Vous qui êtes directement concerné par le sujet, que pensez-vous de la proposition ?

Ce n’est pas une question de ce que je pense, mais des résultats. Cette solution, si elle est appliquée, ne serait que temporaire. Elle diminuera certainement le coût dans l’immédiat, mais si la roupie continue à se déprécier et si le prix du fret continue sur la courbe ascendante, on reviendra bientôt aux mêmes prix et ferons face, dans peu de temps, aux mêmes problèmes. De toute façon, en 2004, le ministre des Finances d’alors, Pravind Jugnauth, avait baissé notre marge de profit de 27 % à 21,6 %. Dix-huit ans après, on se rend compte que ce n’était pas la bonne solution car, encore une fois, temporaire. Quant à nous, comme nos marges de profit sont plafonnées, nous sommes aussi pénalisés par les paiements par cartes à cause des commissions bancaires.

Il n’y a pas de solutions, donc ?

Il y en a toujours une. Vous savez, à Maurice, le système de santé est gratuit. Donc, l’État est en concurrence directe avec les pharmacies. Maintenant, limiter notre marge de profit équivaudrait, encore une fois, à rendre notre situation plus difficile. Mais je ne dis pas que la population doit payer les pots cassés, je dis simplement que le système doit être revu.

Que proposez-vous comme amélioration ?

Déjà, le service public doit être amélioré. Prenons l’exemple des dialysés. Souvent, les médicaments sont en rupture de stock à l’hôpital et les patients sont contraints de se tourner vers le privé. Mais là, c’est clairement le gouvernement qui doit assumer ses responsabilités. Ce n’est pas à nous de pallier le problème public. Maintenant, si l’État ne peut pas subvenir aux besoins des patients, il peut sous-traiter. Les patients viennent récupérer leurs médicaments dans les pharmacies, et nous sommes compensés. Personne n’est pénalisé.

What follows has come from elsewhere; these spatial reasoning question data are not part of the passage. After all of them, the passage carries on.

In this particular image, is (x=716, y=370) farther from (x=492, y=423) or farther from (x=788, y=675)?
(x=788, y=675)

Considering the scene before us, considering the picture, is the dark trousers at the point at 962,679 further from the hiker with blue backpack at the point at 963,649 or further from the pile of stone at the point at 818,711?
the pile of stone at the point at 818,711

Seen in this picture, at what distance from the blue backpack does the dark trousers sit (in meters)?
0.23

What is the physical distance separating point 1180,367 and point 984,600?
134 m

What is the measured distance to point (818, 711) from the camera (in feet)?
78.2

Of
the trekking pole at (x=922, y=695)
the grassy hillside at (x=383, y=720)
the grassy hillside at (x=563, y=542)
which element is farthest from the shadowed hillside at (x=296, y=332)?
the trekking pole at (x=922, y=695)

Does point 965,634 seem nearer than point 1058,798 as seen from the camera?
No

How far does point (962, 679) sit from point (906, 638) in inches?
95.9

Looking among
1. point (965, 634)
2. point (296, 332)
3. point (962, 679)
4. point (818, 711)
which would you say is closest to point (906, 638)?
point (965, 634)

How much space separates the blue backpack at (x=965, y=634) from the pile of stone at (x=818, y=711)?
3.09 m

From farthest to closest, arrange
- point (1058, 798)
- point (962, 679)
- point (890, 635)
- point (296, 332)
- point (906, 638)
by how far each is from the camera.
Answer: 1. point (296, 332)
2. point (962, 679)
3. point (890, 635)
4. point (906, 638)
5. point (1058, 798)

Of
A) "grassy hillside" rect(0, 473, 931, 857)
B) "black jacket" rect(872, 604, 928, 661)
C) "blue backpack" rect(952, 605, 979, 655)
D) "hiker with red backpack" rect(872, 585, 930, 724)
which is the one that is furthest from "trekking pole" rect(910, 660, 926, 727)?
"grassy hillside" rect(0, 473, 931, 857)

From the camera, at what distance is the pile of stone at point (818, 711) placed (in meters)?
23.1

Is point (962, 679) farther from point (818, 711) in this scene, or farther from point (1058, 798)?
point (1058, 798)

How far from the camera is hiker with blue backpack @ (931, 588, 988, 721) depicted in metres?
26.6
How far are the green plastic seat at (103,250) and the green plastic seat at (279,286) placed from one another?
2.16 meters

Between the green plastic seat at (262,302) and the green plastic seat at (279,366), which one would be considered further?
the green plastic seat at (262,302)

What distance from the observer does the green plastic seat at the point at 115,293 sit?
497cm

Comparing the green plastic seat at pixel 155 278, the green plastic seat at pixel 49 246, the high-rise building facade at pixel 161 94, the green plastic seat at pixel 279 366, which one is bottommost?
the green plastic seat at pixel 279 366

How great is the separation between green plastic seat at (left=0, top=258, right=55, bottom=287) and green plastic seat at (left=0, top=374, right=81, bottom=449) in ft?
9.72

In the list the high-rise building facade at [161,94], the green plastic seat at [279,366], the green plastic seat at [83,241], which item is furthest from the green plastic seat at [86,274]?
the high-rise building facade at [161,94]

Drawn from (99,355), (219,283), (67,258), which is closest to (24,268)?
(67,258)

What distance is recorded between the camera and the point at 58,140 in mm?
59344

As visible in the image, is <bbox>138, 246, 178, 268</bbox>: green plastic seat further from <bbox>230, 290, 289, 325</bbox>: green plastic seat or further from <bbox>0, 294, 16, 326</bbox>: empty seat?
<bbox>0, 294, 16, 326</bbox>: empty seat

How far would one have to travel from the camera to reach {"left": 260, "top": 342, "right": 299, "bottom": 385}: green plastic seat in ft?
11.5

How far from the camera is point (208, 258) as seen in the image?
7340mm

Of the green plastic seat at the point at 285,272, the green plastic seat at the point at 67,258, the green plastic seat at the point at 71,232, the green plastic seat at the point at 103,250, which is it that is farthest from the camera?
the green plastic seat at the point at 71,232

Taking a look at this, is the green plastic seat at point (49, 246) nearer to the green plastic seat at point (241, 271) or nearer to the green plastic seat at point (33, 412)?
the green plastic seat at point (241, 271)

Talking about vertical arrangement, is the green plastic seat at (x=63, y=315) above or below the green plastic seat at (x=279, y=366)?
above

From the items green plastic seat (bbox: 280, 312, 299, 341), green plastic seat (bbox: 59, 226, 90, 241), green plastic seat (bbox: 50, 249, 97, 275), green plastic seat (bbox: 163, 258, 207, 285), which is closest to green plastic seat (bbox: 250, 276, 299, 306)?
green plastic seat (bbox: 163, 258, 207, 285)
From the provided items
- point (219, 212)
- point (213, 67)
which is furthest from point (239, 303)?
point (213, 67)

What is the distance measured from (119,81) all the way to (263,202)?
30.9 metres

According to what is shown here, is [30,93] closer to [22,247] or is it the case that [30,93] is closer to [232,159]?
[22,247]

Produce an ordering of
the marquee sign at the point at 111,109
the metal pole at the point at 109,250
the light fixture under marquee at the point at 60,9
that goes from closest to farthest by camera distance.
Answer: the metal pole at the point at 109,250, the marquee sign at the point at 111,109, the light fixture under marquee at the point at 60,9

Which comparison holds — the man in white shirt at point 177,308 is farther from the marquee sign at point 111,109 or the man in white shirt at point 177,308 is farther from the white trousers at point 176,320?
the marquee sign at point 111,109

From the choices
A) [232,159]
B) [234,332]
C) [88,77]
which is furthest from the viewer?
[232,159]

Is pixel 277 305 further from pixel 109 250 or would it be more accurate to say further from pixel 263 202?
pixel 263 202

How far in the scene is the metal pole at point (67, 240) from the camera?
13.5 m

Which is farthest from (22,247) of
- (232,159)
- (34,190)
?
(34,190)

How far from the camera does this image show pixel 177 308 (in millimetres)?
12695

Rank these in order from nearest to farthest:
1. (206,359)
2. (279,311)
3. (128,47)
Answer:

Ou encore, pourquoi ne pas mettre en place un système similaire à celui des pays où le système de regressive mark up existe ? C’est-à-dire, l’État rembourse les dépenses en médicaments du patient à une certaine hauteur et selon les revenus. Le consommateur sera soulagé et l’État aura rempli ses fonctions. Puis, il faut aussi qu’il y ait un meilleur contrôle des prix à la source par le ministère du Commerce pour éviter les erreurs.

L’autre solution proposée a été la vente de génériques à moins cher…

Je suis tout à fait d’accord, mais là, on a enfoncé une porte ouverte. Le marché local est inondé de génériques, et je n’exagère pas. Pour certains produits, il y a une dizaine de génériques. Selon notre Code of practice, nous avons le droit de donner un générique à un patient, avec son aval, même si le médecin ne l’a pas prescrit, car tous les médicaments de ce genre sont aussi efficaces que la marque originale. Prenons l’exemple des anti-inflammatoires. Il y a une marque originale, une autre marque moins chère et un troisième avec un prix encore plus faible. Ce qu’il faudrait, c’est peut-être plus de produits, offrant ainsi le choix entre trois prix, et que le client puisse décider de celui qui lui convient.

Pendant que nous sommes sur le sujet, où en est le projet des consultations payantes ?

Comme je l’ai déjà dit, il n’y a rien de décidé ni de mesure qui sera applicable dans le futur proche, mais je tiens à préciser que ce sont des conseils professionnels et qu’il serait dommage de faire de la politique dessus.